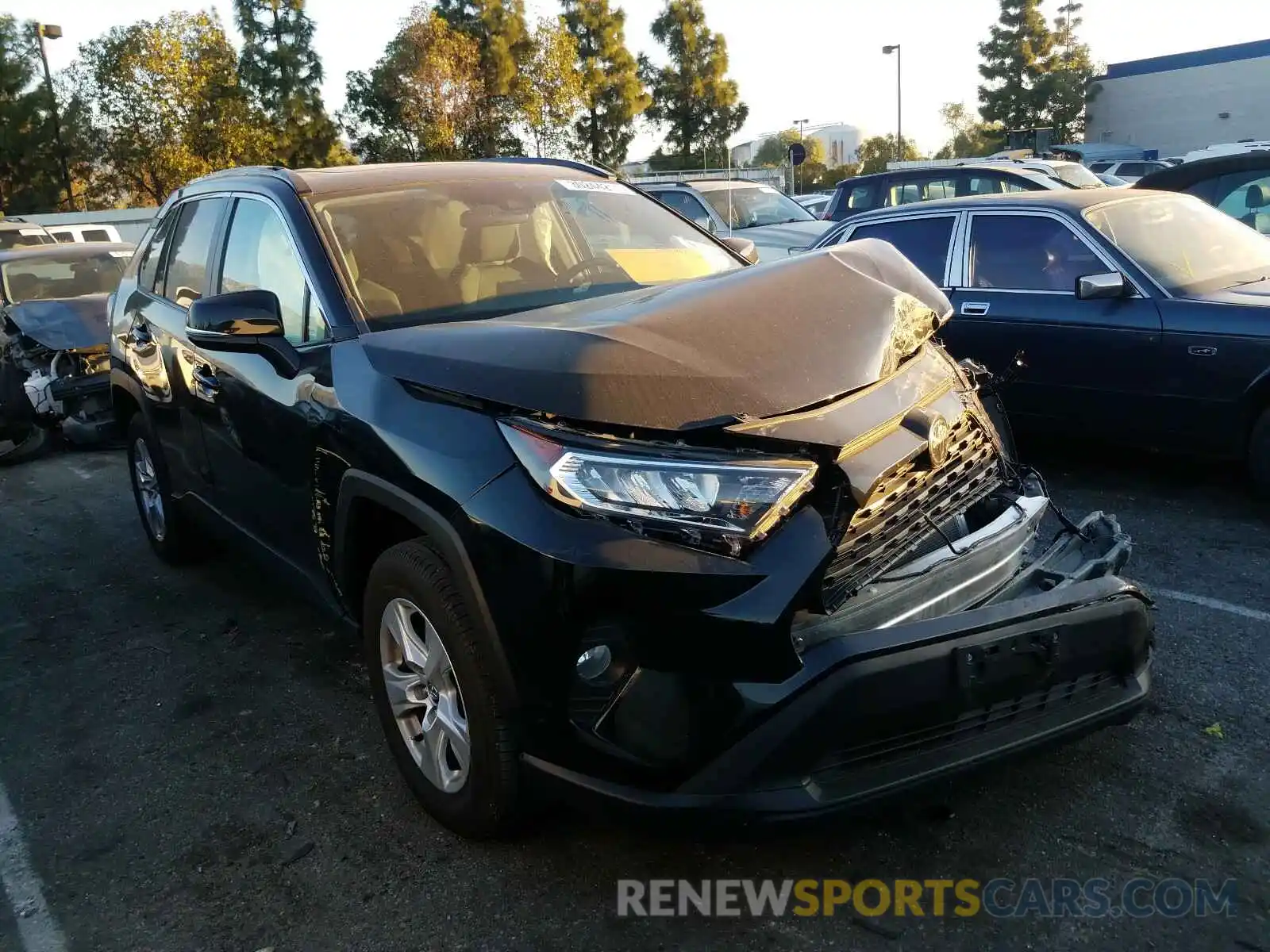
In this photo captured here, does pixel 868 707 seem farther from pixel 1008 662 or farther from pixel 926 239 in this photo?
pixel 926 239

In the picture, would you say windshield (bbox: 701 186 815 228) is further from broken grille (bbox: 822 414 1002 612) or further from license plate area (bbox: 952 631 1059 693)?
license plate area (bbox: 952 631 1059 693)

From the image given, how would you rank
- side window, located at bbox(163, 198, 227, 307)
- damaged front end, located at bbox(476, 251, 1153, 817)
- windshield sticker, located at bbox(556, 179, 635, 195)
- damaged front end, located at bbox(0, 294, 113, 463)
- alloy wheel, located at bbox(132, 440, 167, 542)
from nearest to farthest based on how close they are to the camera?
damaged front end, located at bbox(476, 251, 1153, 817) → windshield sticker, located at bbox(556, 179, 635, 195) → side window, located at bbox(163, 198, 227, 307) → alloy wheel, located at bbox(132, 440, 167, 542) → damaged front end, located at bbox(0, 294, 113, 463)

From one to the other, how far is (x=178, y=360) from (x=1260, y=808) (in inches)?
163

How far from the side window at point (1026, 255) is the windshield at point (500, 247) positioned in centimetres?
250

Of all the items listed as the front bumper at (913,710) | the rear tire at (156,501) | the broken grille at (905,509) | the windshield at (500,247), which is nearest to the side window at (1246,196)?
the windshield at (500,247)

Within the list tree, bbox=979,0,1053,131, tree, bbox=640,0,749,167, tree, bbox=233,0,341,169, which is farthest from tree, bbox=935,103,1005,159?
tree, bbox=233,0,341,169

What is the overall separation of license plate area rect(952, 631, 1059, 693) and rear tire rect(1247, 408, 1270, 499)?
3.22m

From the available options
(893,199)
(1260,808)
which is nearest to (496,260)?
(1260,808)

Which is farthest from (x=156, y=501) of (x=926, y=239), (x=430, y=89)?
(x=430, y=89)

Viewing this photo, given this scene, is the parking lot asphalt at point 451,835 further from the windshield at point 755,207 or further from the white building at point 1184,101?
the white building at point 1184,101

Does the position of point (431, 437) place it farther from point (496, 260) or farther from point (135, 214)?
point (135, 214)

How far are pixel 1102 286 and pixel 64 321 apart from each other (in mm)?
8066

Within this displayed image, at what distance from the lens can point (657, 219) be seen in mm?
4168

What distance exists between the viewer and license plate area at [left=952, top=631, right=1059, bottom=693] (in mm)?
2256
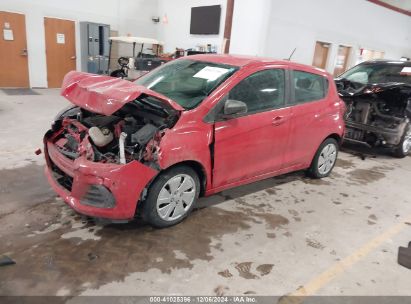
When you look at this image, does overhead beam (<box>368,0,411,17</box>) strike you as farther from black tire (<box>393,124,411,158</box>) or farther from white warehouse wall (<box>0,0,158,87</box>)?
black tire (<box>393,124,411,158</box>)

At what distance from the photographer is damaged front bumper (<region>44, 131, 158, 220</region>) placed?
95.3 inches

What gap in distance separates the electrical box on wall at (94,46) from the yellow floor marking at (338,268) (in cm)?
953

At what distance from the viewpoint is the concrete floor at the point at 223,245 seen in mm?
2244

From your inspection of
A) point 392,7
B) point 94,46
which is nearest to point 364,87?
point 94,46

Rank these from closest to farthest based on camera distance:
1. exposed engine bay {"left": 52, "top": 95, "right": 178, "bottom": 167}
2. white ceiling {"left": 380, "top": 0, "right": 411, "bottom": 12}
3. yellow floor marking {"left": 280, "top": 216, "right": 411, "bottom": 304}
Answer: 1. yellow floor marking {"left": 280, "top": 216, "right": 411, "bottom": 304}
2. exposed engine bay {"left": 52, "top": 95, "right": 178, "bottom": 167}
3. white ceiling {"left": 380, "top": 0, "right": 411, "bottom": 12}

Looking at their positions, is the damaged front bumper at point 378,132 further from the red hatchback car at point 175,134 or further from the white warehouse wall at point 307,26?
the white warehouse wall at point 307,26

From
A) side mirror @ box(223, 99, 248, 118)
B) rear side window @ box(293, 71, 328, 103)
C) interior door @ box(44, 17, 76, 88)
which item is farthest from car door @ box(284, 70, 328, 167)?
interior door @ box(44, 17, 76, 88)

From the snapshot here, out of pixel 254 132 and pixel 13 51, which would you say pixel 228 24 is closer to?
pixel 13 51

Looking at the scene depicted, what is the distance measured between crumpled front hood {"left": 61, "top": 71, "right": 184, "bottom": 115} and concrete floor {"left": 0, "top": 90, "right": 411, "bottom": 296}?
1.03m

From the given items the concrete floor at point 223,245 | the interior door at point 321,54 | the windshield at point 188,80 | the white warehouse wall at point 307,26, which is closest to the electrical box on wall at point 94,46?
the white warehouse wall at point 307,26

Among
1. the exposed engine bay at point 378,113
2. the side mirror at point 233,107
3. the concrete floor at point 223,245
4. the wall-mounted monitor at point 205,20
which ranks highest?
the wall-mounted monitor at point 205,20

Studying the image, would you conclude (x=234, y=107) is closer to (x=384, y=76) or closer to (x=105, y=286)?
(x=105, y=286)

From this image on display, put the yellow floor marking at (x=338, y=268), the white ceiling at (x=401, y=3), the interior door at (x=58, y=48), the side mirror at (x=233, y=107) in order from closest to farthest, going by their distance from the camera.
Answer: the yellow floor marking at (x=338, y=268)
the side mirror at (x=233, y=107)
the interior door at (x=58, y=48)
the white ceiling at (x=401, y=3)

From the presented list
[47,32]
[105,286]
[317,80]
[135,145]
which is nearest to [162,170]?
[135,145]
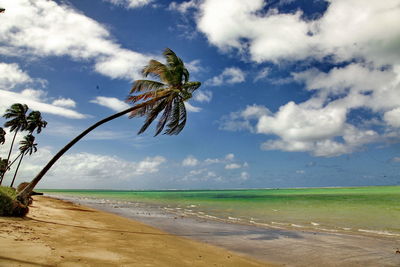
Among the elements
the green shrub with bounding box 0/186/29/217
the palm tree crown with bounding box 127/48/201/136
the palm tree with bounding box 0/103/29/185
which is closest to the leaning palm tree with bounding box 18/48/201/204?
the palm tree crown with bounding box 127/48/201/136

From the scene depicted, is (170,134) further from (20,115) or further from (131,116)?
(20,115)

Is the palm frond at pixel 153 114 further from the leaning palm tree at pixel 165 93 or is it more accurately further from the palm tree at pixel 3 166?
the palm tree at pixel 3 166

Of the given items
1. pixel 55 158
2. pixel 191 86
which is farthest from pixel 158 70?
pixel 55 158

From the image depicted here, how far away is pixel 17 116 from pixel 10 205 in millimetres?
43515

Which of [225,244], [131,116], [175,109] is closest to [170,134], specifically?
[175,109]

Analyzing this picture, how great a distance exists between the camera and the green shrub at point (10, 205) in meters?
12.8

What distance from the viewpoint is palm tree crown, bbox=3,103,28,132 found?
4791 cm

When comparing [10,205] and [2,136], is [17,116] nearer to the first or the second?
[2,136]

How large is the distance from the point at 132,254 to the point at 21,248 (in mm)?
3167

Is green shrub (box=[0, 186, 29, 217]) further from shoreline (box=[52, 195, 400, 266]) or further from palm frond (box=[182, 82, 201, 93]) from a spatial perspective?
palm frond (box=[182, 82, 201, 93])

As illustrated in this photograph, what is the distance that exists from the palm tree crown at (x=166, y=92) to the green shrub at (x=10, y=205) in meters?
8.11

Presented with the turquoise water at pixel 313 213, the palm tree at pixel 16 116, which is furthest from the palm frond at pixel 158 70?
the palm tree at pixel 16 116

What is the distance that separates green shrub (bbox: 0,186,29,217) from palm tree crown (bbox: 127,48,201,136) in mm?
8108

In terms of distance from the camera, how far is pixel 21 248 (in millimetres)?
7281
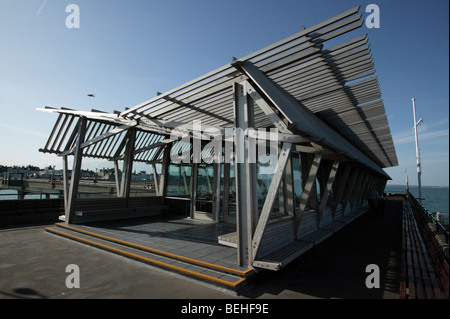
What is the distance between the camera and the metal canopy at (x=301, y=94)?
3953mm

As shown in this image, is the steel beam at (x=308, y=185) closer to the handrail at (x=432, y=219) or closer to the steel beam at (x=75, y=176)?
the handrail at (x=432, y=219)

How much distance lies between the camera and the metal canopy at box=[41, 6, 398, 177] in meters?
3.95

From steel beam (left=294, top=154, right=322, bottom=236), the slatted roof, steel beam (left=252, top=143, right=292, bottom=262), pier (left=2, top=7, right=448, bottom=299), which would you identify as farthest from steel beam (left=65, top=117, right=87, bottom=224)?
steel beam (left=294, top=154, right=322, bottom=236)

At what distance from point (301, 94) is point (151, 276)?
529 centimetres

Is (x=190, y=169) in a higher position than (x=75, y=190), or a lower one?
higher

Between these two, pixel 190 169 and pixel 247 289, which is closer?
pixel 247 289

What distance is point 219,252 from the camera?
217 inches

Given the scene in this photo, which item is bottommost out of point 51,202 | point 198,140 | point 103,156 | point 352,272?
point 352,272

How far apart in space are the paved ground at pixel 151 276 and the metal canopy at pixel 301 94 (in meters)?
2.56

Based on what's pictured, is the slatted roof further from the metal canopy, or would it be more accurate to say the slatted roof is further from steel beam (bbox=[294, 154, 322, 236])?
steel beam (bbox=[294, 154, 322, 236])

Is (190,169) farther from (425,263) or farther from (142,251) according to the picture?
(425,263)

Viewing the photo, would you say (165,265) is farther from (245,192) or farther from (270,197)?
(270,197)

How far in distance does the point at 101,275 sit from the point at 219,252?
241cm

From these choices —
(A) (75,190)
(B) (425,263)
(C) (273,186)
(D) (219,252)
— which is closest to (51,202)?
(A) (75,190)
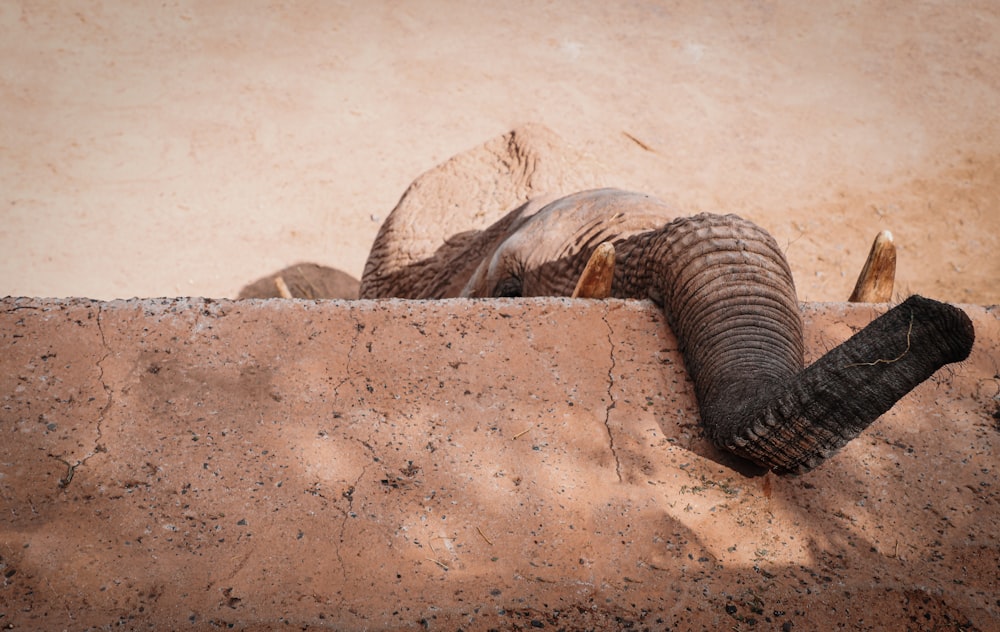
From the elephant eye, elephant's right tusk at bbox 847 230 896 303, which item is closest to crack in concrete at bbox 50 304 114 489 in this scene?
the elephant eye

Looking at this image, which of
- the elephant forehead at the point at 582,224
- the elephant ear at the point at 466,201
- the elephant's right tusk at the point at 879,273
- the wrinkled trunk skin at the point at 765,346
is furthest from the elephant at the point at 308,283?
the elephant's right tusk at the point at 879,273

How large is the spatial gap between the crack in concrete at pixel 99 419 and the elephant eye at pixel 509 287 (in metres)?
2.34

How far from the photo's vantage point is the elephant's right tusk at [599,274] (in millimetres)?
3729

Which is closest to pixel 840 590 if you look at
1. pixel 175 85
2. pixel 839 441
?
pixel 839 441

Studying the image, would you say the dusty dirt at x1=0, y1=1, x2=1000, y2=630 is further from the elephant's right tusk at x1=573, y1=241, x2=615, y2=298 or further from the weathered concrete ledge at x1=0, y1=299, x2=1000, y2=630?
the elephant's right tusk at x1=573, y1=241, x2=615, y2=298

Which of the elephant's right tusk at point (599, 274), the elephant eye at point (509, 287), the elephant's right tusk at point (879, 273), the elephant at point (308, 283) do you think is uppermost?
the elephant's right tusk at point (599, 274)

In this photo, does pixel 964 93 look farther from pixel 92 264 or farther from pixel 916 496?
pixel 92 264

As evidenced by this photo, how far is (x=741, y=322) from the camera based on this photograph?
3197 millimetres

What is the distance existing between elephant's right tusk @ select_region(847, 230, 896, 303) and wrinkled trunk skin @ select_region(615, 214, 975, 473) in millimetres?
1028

EXERCISE PROMPT: Repeat only the lines from the one holding "How large is the spatial" through the last line of the data.

CORRECT ANSWER:
How large is the spatial gap between the crack in concrete at pixel 99 419 and the elephant eye at pixel 509 287 (in metres)?
2.34

How far from the photo's vantage point is the elephant's right tusk at [599,274] (in millimetres)?
3729

Which is closest to pixel 840 590 if you look at
1. pixel 175 85
2. pixel 839 441
?
pixel 839 441

Studying the image, would you say the dusty dirt at x1=0, y1=1, x2=1000, y2=630 is further from the elephant's right tusk at x1=573, y1=241, x2=615, y2=298 or further from the weathered concrete ledge at x1=0, y1=299, x2=1000, y2=630?
the elephant's right tusk at x1=573, y1=241, x2=615, y2=298

Which of the elephant's right tusk at point (599, 274), the elephant eye at point (509, 287), the elephant's right tusk at point (879, 273), the elephant at point (308, 283) do you think is uppermost?
the elephant's right tusk at point (599, 274)

In this photo, does pixel 964 93 look farther from pixel 92 264 or farther from pixel 916 496?
pixel 92 264

As evidenced by this photo, how far is (x=741, y=322) from the camera based on this photograph?
3197 millimetres

What is the distance existing between elephant's right tusk @ select_region(847, 230, 896, 303) and wrinkled trunk skin @ select_region(615, 214, 975, 473) in millimetres?
1028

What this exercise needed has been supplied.